==== Given passage ====

4. Secumatic will be willing to enter into agreements with companies that are established and officially registered in Europe, Middle East, Africa, Canada and United States of America. In the unlikely event that the Buyer/Client were to be a natural person, he will state at and with the effectuation of an Agreement and the application of these terms and conditions that he is acting while carrying out his profession or running his business.
5. Should 'Buyer/Client' stand for more than one person or legal entity, then all these will be jointly and severally liable for the performance of the Agreement. If the Agreement is entered into by a third party on behalf of the Buyer/Client, then this third party will warrant that the Buyer/Client has accepted these terms and conditions, and this third party will be bound by these terms and conditions as if he himself were the Buyer/Client in case of default.
6. Secumatic will be entitled to engage third parties to carry out the Agreement.
7. Except for the explicit written permission of Secumatic, the Buyer/Client will be prohibited from transferring any rights or obligations arising from the Agreement to third parties.
8. Secumatic will be entitled, for reasons of its own, to refuse wholly or partly a request to enter into an Agreement, or to suspend the performance of Agreements already in existence. This entitlement can be invoked, among other things, because of the content, the nature, the meaning or the form of such request, as well as because of technical objections, refusal to pay or to pay in advance, or a conflict of interest of the request with the interests of Secumatic or third parties including other Buyers/Clients.

====

Directions
Write out the Secumatic terms and conditions word for word, starting with "4. Secumatic will" and going on through "running his business.".

==== Dataset excerpt ====

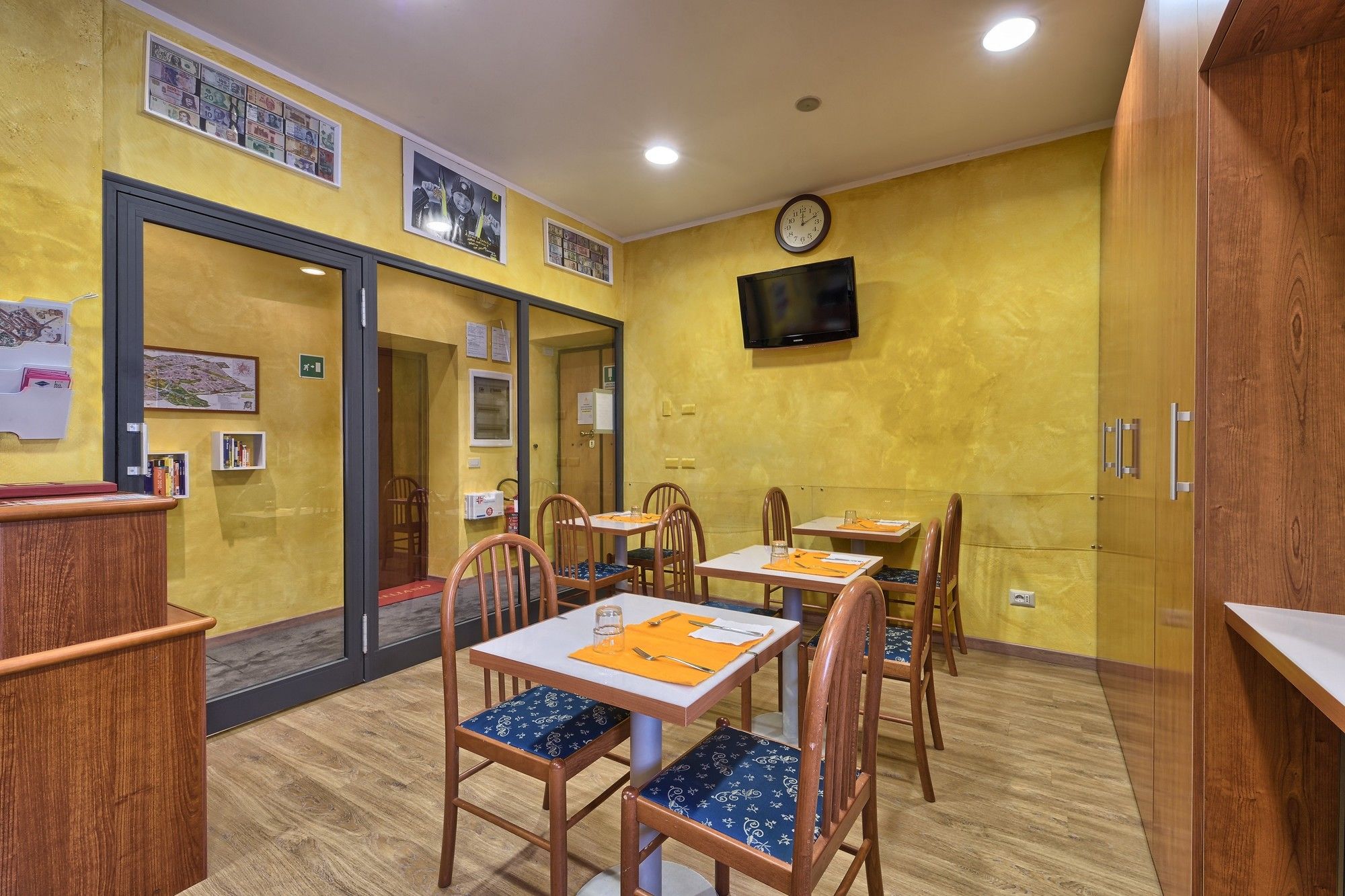 Фото 105583830665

====

Task answer
4. Secumatic will be willing to enter into agreements with companies that are established and officially registered in Europe, Middle East, Africa, Canada and United States of America. In the unlikely event that the Buyer/Client were to be a natural person, he will state at and with the effectuation of an Agreement and the application of these terms and conditions that he is acting while carrying out his profession or running his business.